Start of Provided text

If we turn now to the pristine Latin theologia prima as expressed in the ancient Roman Canon Missae, we find a movement which, far from justifying a hylomorphic scholastic theologia secunda, fits better with the pre-scholastic theology of the Latin Fathers. Less smooth and unified in its redactional structure than the Antiochene Anaphoral type, the Roman Canon does not first recite the institution narrative, then elucidate its meaning. Rather, it imbeds Jesus’ words in a series of discrete prayers for the sanctification and acceptance of the oblation (which, theologically, are of course the same thing), Now some of these prayers even before the words of institution speak of the species in terms that can only refer to the Body and Blood of Christ as if the gifts were already consecrated, and, conversely, after the words of institution speak in a way that could seem to imply the gifts are not yet consecrated.
Only the wooden-headed literalist totally innocent of the proleptic and and reflexive nature of liturgical discourse could find anything surprising about this. Such seeming contradictions—and similar apparent contradictions can be found in the Fathers of the Church who comment on the Eucharistic Prayer—result from the fact that before the Middle Ages no one tried to identify a “moment of consecration” apart from the anaphoral prayer over the gifts in its entirety.

End of Provided text
Start of Recorded information

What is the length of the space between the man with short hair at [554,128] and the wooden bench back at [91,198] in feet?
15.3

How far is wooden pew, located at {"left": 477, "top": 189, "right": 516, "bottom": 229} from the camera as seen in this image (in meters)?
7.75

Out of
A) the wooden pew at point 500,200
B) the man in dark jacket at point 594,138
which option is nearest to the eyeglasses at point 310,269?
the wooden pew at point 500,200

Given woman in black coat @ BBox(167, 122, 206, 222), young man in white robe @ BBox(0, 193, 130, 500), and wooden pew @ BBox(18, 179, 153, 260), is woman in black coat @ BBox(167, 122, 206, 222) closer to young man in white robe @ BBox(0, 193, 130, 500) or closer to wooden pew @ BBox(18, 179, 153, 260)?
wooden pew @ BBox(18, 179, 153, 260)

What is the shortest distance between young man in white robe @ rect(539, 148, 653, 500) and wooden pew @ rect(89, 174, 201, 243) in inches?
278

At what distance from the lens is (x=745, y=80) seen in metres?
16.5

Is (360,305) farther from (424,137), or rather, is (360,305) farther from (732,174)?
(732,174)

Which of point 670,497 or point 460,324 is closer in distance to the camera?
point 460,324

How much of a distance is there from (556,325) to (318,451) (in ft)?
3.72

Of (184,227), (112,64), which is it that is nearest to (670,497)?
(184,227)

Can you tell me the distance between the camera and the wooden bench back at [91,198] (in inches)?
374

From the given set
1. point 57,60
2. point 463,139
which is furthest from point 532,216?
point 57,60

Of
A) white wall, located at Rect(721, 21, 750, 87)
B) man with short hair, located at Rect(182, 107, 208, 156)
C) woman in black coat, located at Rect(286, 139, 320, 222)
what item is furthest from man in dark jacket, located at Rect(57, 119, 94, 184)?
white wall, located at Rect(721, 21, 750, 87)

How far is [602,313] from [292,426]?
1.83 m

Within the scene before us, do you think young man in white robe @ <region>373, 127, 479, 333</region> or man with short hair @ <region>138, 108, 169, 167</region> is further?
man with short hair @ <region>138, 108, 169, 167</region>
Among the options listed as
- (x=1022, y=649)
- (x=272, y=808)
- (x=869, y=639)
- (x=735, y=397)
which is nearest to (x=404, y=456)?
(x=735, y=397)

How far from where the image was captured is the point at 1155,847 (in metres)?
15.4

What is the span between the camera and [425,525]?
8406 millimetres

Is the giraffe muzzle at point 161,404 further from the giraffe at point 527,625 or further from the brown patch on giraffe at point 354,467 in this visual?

End of Recorded information

To be done -
A – Translate this sentence from the passage on the Roman Canon into Spanish: "Less smooth and unified in its redactional structure than the Antiochene Anaphoral type, the Roman Canon does not first recite the institution narrative, then elucidate its meaning."
B – From the passage on the Roman Canon, print the text between "Only the wooden-headed" and "in its entirety.", inclusive.
The entries play no part in what follows.

Solutions to the tasks -
A – Menos fluido y unificado en su estructura redaccional que el tipo anafórico antioqueno, el Canon Romano no recita primero el relato de la institución y luego elucida su significado.

B –
Only the wooden-headed literalist totally innocent of the proleptic and and reflexive nature of liturgical discourse could find anything surprising about this. Such seeming contradictions—and similar apparent contradictions can be found in the Fathers of the Church who comment on the Eucharistic Prayer—result from the fact that before the Middle Ages no one tried to identify a “moment of consecration” apart from the anaphoral prayer over the gifts in its entirety.